### Exercise requirements:
Locate every line in the material below that contains the string "sneaker", and copy each of those lines.
..........
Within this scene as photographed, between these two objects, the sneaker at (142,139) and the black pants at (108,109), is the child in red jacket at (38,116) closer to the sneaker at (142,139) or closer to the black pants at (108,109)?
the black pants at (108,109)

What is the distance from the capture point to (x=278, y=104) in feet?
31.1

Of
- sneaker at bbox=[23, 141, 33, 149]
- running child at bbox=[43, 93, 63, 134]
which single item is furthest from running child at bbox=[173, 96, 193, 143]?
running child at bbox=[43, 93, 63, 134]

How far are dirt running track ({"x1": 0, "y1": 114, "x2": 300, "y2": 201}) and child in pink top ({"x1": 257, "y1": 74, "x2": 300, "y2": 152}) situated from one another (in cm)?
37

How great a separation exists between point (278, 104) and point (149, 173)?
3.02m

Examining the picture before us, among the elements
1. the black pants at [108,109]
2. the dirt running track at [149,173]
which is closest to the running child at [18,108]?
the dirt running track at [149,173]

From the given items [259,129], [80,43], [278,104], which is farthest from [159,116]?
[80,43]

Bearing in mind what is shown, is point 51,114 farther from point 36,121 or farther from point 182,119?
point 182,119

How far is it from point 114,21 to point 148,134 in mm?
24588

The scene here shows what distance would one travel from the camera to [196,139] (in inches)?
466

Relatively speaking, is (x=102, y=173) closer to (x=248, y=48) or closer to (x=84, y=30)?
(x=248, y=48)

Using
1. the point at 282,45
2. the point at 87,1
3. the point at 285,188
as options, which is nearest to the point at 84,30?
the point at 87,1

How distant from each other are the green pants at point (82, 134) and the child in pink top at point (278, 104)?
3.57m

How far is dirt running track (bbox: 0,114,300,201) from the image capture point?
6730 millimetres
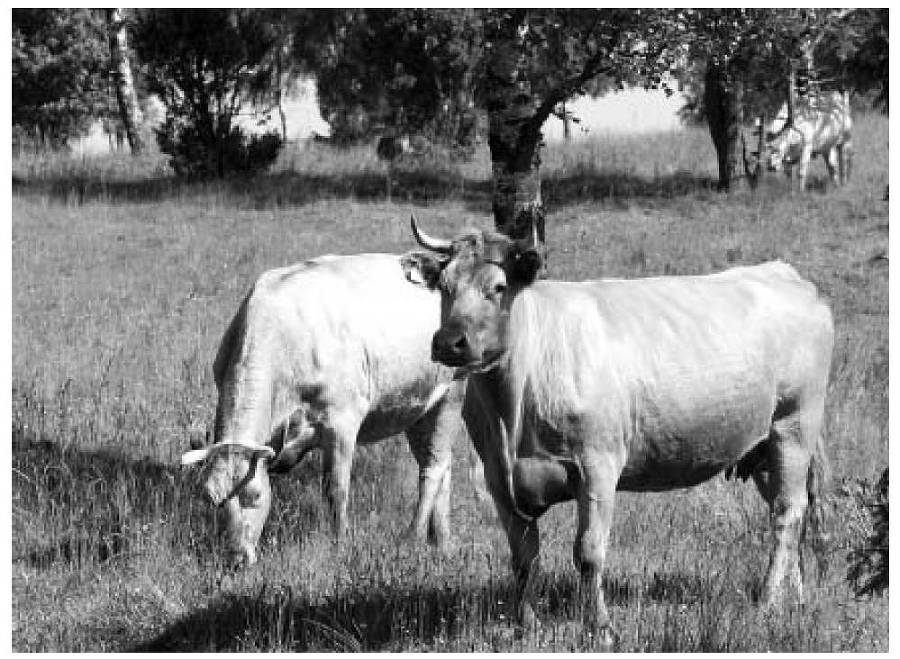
..........
### Final answer:
Within this scene as photographed, between these two objects, the sneaker at (142,139) and the black pants at (108,109), is the child in red jacket at (38,116) closer to the sneaker at (142,139) or closer to the black pants at (108,109)?
- sneaker at bbox=[23, 141, 33, 149]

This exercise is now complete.